# TASK GOAL
Reproduce the material word for word; the images stay out.

[Scene question records]
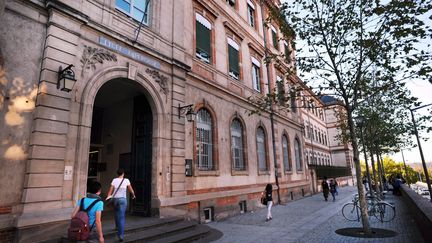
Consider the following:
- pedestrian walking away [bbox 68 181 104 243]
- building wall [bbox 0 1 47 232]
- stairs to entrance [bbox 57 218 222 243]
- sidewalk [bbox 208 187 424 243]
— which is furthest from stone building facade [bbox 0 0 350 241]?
pedestrian walking away [bbox 68 181 104 243]

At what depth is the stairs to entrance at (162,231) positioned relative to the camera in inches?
260

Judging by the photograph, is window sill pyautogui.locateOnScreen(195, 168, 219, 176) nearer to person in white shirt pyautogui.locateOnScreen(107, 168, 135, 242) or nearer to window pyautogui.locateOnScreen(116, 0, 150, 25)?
person in white shirt pyautogui.locateOnScreen(107, 168, 135, 242)

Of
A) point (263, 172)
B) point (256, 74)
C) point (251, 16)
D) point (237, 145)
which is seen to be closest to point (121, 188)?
point (237, 145)

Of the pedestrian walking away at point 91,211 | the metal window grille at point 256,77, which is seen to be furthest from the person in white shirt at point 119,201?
the metal window grille at point 256,77

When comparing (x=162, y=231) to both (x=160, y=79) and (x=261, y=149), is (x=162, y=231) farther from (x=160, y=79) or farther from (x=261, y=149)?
(x=261, y=149)

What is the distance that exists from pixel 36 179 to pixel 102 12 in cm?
516

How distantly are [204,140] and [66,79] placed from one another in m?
6.46

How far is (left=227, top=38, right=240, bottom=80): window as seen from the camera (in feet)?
48.3

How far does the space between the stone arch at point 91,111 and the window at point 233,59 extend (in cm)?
615

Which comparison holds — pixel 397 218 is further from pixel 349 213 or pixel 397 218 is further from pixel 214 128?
pixel 214 128

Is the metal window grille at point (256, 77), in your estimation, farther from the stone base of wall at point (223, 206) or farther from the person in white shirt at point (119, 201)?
the person in white shirt at point (119, 201)

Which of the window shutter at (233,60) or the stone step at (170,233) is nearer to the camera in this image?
the stone step at (170,233)

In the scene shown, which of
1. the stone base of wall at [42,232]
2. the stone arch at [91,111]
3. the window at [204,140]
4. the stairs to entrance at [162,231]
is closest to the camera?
the stone base of wall at [42,232]

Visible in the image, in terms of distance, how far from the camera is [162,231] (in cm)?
734
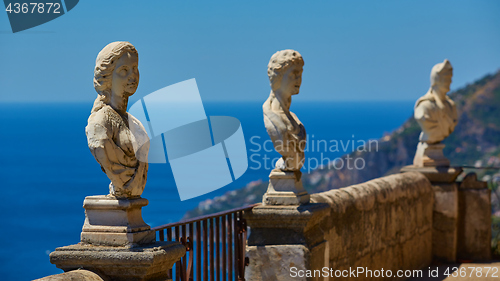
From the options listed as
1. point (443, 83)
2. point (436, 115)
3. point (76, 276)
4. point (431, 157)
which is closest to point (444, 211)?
point (431, 157)

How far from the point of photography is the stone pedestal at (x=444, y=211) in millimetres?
9070

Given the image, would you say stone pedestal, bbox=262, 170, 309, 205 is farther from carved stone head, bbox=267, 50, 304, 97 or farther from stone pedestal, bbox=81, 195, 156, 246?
stone pedestal, bbox=81, 195, 156, 246

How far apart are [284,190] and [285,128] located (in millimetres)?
552

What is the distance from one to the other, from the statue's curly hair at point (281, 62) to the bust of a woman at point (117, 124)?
1.95 meters

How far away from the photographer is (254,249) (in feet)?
18.3

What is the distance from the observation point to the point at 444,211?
9.14m

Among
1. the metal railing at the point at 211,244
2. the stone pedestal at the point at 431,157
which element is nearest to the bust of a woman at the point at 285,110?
the metal railing at the point at 211,244

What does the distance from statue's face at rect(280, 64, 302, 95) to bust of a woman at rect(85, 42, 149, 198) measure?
6.50ft

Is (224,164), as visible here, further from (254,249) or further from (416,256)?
(416,256)

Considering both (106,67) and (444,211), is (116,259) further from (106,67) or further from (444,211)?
(444,211)

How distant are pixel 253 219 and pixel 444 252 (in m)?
4.46

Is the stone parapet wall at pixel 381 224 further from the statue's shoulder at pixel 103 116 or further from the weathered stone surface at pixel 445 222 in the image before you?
the statue's shoulder at pixel 103 116

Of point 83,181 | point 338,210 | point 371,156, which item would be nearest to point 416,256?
point 338,210

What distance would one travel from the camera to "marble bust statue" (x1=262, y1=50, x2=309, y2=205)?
5410 millimetres
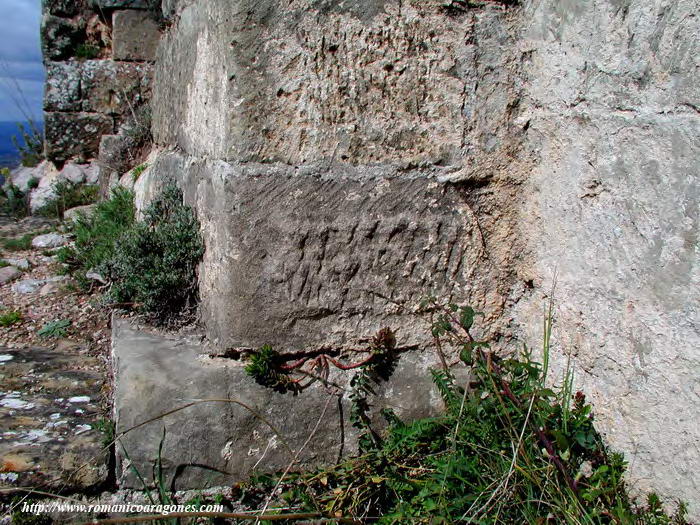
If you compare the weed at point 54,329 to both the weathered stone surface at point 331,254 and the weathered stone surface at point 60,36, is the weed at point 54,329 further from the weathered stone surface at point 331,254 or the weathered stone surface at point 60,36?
the weathered stone surface at point 60,36

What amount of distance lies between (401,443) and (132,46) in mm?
3888

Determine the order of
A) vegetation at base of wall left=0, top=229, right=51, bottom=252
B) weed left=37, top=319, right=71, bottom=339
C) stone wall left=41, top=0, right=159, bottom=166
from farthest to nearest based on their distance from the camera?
stone wall left=41, top=0, right=159, bottom=166, vegetation at base of wall left=0, top=229, right=51, bottom=252, weed left=37, top=319, right=71, bottom=339

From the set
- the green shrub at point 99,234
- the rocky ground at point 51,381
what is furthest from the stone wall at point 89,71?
the rocky ground at point 51,381

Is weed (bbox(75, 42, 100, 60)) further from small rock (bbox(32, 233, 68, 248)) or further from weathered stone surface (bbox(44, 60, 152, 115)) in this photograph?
small rock (bbox(32, 233, 68, 248))

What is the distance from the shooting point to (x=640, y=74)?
1496 mm

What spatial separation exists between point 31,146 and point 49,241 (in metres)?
2.88

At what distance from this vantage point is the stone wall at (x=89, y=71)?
4.47 metres

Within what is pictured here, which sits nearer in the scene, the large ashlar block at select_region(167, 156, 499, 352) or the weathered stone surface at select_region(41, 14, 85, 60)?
the large ashlar block at select_region(167, 156, 499, 352)

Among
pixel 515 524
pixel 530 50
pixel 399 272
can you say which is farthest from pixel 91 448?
pixel 530 50

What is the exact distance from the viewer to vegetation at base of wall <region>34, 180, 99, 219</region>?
4.39 m

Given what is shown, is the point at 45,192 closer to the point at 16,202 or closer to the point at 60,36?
the point at 16,202

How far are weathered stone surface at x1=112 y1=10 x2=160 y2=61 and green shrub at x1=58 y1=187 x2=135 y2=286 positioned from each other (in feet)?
5.15

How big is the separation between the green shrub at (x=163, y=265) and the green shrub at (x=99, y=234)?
18.4 inches

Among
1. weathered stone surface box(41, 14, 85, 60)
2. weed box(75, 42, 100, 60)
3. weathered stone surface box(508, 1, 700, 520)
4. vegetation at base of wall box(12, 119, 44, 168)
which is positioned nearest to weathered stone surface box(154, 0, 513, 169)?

# SOLUTION FOR THIS EXERCISE
Consider the following:
- pedestrian walking away [bbox 68 181 104 243]
- building wall [bbox 0 1 47 232]
- stairs to entrance [bbox 57 218 222 243]
- sidewalk [bbox 208 187 424 243]
— which is furthest from stone building facade [bbox 0 0 350 241]?
pedestrian walking away [bbox 68 181 104 243]

At what depth is the stairs to entrance at (162,231) positioned relative to the camera in inches?
260

Judging by the photograph, is window sill pyautogui.locateOnScreen(195, 168, 219, 176) nearer to person in white shirt pyautogui.locateOnScreen(107, 168, 135, 242) or nearer to window pyautogui.locateOnScreen(116, 0, 150, 25)?
person in white shirt pyautogui.locateOnScreen(107, 168, 135, 242)

Of
A) point (263, 172)
B) point (256, 74)
C) point (251, 16)
D) point (237, 145)
which is seen to be closest to point (121, 188)?
point (237, 145)

Of the pedestrian walking away at point 91,211 | the metal window grille at point 256,77, which is seen to be furthest from the person in white shirt at point 119,201?
the metal window grille at point 256,77

When comparing (x=162, y=231) to both (x=160, y=79) and (x=261, y=149), is (x=162, y=231) farther from (x=160, y=79) or farther from (x=261, y=149)?
(x=261, y=149)

What is the distance that exists from pixel 36 179 to pixel 102 12 in cm?
516

How distantly are [204,140] and [66,79] placed from one another in m?
6.46

How far is (left=227, top=38, right=240, bottom=80): window as seen from the camera (in feet)?
48.3

How far does the space between the stone arch at point 91,111 and the window at point 233,59 extend (in cm)?
615

Which comparison holds — pixel 397 218 is further from pixel 349 213 or pixel 397 218 is further from pixel 214 128?
pixel 214 128

Is the metal window grille at point (256, 77), in your estimation, farther from the stone base of wall at point (223, 206) or farther from the person in white shirt at point (119, 201)?
the person in white shirt at point (119, 201)

Which of the window shutter at (233,60) or the stone step at (170,233) is nearer to the camera in this image?
the stone step at (170,233)

In the scene shown, which of
1. the stone base of wall at [42,232]
2. the stone arch at [91,111]
3. the window at [204,140]
4. the stairs to entrance at [162,231]
is closest to the camera?
the stone base of wall at [42,232]

Visible in the image, in terms of distance, how far from the camera is [162,231] (in cm)?
734
From the options listed as
1. point (443, 83)
2. point (436, 115)
3. point (76, 276)
4. point (431, 157)
which is closest to point (444, 211)?
point (431, 157)

How far from the point of photography is the stone pedestal at (x=444, y=211) in millimetres?
9070

Given the image, would you say stone pedestal, bbox=262, 170, 309, 205 is farther from carved stone head, bbox=267, 50, 304, 97 or farther from stone pedestal, bbox=81, 195, 156, 246?
stone pedestal, bbox=81, 195, 156, 246

How far apart are [284,190] and [285,128] located (in millimetres)?
552

What is the distance from one to the other, from the statue's curly hair at point (281, 62) to the bust of a woman at point (117, 124)?
1.95 meters

How far away from the photographer is (254,249) (in feet)?
18.3

What is the distance from the observation point to the point at 444,211?
9.14m

Among
1. the metal railing at the point at 211,244
2. the stone pedestal at the point at 431,157
which element is nearest to the bust of a woman at the point at 285,110?
the metal railing at the point at 211,244

What does the distance from statue's face at rect(280, 64, 302, 95) to bust of a woman at rect(85, 42, 149, 198) measure?
6.50ft

Is (224,164), as visible here, further from (254,249) or further from (416,256)?
(416,256)

Considering both (106,67) and (444,211), is (116,259) further from (106,67) or further from (444,211)?
(444,211)

How distant are pixel 253 219 and pixel 444 252 (in m)?
4.46

Is the stone parapet wall at pixel 381 224 further from the statue's shoulder at pixel 103 116 or further from the weathered stone surface at pixel 445 222 in the image before you?
the statue's shoulder at pixel 103 116

Of point 83,181 | point 338,210 | point 371,156, which item would be nearest to point 416,256?
point 338,210

What distance would one travel from the camera to "marble bust statue" (x1=262, y1=50, x2=309, y2=205)?
5410 millimetres
If you compare the weed at point 54,329 to both the weathered stone surface at point 331,254 and the weathered stone surface at point 60,36, is the weed at point 54,329 further from the weathered stone surface at point 331,254 or the weathered stone surface at point 60,36?
the weathered stone surface at point 60,36

What amount of distance lies between (401,443) and (132,46) in mm?
3888

Determine the order of
A) vegetation at base of wall left=0, top=229, right=51, bottom=252
B) weed left=37, top=319, right=71, bottom=339
C) stone wall left=41, top=0, right=159, bottom=166
from farthest to nearest based on their distance from the camera?
stone wall left=41, top=0, right=159, bottom=166, vegetation at base of wall left=0, top=229, right=51, bottom=252, weed left=37, top=319, right=71, bottom=339

From the set
- the green shrub at point 99,234
- the rocky ground at point 51,381
what is furthest from the stone wall at point 89,71?
the rocky ground at point 51,381

Is weed (bbox(75, 42, 100, 60)) further from small rock (bbox(32, 233, 68, 248)) or further from weathered stone surface (bbox(44, 60, 152, 115)) in this photograph?
small rock (bbox(32, 233, 68, 248))

What is the distance from the shooting point to (x=640, y=74)?
1496 mm

What spatial separation exists between point 31,146 and point 49,241 (in metres)?
2.88

At what distance from this vantage point is the stone wall at (x=89, y=71)?
4.47 metres

Within what is pictured here, which sits nearer in the scene, the large ashlar block at select_region(167, 156, 499, 352) or the weathered stone surface at select_region(41, 14, 85, 60)?
the large ashlar block at select_region(167, 156, 499, 352)

Among
pixel 515 524
pixel 530 50
pixel 399 272
can you say which is farthest from pixel 91 448?
pixel 530 50

What is the exact distance from the viewer to vegetation at base of wall <region>34, 180, 99, 219</region>?
4.39 m

Given what is shown, is the point at 45,192 closer to the point at 16,202 or closer to the point at 60,36?
the point at 16,202

How far are weathered stone surface at x1=112 y1=10 x2=160 y2=61 and green shrub at x1=58 y1=187 x2=135 y2=286 positioned from each other (in feet)?
5.15

How big is the separation between the green shrub at (x=163, y=265) and the green shrub at (x=99, y=234)?
18.4 inches

Among
1. weathered stone surface box(41, 14, 85, 60)
2. weed box(75, 42, 100, 60)
3. weathered stone surface box(508, 1, 700, 520)
4. vegetation at base of wall box(12, 119, 44, 168)
which is positioned nearest to weathered stone surface box(154, 0, 513, 169)?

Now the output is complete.